Your task is to print each record exactly as it reads.

*** Material for this exercise Section Begins ***

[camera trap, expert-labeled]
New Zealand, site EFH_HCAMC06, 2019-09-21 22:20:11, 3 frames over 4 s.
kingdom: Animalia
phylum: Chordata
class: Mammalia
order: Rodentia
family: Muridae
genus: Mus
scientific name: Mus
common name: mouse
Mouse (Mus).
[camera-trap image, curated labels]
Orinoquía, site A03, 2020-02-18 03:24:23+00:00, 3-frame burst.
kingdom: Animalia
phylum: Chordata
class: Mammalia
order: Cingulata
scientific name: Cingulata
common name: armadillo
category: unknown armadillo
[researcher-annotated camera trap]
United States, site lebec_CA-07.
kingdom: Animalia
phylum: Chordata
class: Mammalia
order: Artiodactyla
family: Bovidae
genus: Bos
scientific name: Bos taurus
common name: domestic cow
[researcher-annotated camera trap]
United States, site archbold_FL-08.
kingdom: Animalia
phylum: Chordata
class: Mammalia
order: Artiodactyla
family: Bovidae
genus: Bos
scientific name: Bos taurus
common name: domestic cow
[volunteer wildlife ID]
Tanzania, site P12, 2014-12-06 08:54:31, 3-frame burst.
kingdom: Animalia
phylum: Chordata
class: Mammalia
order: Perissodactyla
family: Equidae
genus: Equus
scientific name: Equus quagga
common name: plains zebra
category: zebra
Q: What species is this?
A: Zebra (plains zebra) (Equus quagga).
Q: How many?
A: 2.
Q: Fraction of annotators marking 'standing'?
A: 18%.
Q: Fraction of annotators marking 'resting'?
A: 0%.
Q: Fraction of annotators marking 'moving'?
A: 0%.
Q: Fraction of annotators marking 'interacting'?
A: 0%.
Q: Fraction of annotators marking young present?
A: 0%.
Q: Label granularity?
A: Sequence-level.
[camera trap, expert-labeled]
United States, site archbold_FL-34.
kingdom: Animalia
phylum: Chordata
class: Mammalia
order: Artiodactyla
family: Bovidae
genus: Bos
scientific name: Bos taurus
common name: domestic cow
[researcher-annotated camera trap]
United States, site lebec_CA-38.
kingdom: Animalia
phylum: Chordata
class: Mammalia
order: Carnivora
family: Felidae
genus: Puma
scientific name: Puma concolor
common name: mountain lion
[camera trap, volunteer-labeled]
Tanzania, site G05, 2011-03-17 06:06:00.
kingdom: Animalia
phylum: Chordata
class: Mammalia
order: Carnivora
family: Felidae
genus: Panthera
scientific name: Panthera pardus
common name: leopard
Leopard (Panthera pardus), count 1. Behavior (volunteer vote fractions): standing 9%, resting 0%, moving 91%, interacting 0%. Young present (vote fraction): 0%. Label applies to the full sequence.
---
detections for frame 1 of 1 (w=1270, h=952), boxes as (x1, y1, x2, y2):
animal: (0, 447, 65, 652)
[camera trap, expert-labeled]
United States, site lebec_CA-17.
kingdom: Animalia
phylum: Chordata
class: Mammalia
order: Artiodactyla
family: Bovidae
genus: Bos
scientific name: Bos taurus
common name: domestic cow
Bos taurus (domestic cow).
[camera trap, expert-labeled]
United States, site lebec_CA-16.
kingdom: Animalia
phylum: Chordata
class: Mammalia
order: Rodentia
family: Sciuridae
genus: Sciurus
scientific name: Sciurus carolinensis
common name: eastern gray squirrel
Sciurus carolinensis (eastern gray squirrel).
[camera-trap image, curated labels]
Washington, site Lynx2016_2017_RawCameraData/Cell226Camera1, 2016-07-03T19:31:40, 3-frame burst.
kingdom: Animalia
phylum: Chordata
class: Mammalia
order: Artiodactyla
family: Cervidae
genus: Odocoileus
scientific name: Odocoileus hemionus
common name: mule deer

*** Material for this exercise Section Ends ***

> [Your response]:
[camera trap, expert-labeled]
New Zealand, site EFH_HCAMC06, 2019-09-21 22:20:11, 3 frames over 4 s.
kingdom: Animalia
phylum: Chordata
class: Mammalia
order: Rodentia
family: Muridae
genus: Mus
scientific name: Mus
common name: mouse
Mouse (Mus).
[camera-trap image, curated labels]
Orinoquía, site A03, 2020-02-18 03:24:23+00:00, 3-frame burst.
kingdom: Animalia
phylum: Chordata
class: Mammalia
order: Cingulata
scientific name: Cingulata
common name: armadillo
category: unknown armadillo
[researcher-annotated camera trap]
United States, site lebec_CA-07.
kingdom: Animalia
phylum: Chordata
class: Mammalia
order: Artiodactyla
family: Bovidae
genus: Bos
scientific name: Bos taurus
common name: domestic cow
[researcher-annotated camera trap]
United States, site archbold_FL-08.
kingdom: Animalia
phylum: Chordata
class: Mammalia
order: Artiodactyla
family: Bovidae
genus: Bos
scientific name: Bos taurus
common name: domestic cow
[volunteer wildlife ID]
Tanzania, site P12, 2014-12-06 08:54:31, 3-frame burst.
kingdom: Animalia
phylum: Chordata
class: Mammalia
order: Perissodactyla
family: Equidae
genus: Equus
scientific name: Equus quagga
common name: plains zebra
category: zebra
Q: What species is this?
A: Zebra (plains zebra) (Equus quagga).
Q: How many?
A: 2.
Q: Fraction of annotators marking 'standing'?
A: 18%.
Q: Fraction of annotators marking 'resting'?
A: 0%.
Q: Fraction of annotators marking 'moving'?
A: 0%.
Q: Fraction of annotators marking 'interacting'?
A: 0%.
Q: Fraction of annotators marking young present?
A: 0%.
Q: Label granularity?
A: Sequence-level.
[camera trap, expert-labeled]
United States, site archbold_FL-34.
kingdom: Animalia
phylum: Chordata
class: Mammalia
order: Artiodactyla
family: Bovidae
genus: Bos
scientific name: Bos taurus
common name: domestic cow
[researcher-annotated camera trap]
United States, site lebec_CA-38.
kingdom: Animalia
phylum: Chordata
class: Mammalia
order: Carnivora
family: Felidae
genus: Puma
scientific name: Puma concolor
common name: mountain lion
[camera trap, volunteer-labeled]
Tanzania, site G05, 2011-03-17 06:06:00.
kingdom: Animalia
phylum: Chordata
class: Mammalia
order: Carnivora
family: Felidae
genus: Panthera
scientific name: Panthera pardus
common name: leopard
Leopard (Panthera pardus), count 1. Behavior (volunteer vote fractions): standing 9%, resting 0%, moving 91%, interacting 0%. Young present (vote fraction): 0%. Label applies to the full sequence.
---
detections for frame 1 of 1 (w=1270, h=952), boxes as (x1, y1, x2, y2):
animal: (0, 447, 65, 652)
[camera trap, expert-labeled]
United States, site lebec_CA-17.
kingdom: Animalia
phylum: Chordata
class: Mammalia
order: Artiodactyla
family: Bovidae
genus: Bos
scientific name: Bos taurus
common name: domestic cow
Bos taurus (domestic cow).
[camera trap, expert-labeled]
United States, site lebec_CA-16.
kingdom: Animalia
phylum: Chordata
class: Mammalia
order: Rodentia
family: Sciuridae
genus: Sciurus
scientific name: Sciurus carolinensis
common name: eastern gray squirrel
Sciurus carolinensis (eastern gray squirrel).
[camera-trap image, curated labels]
Washington, site Lynx2016_2017_RawCameraData/Cell226Camera1, 2016-07-03T19:31:40, 3-frame burst.
kingdom: Animalia
phylum: Chordata
class: Mammalia
order: Artiodactyla
family: Cervidae
genus: Odocoileus
scientific name: Odocoileus hemionus
common name: mule deer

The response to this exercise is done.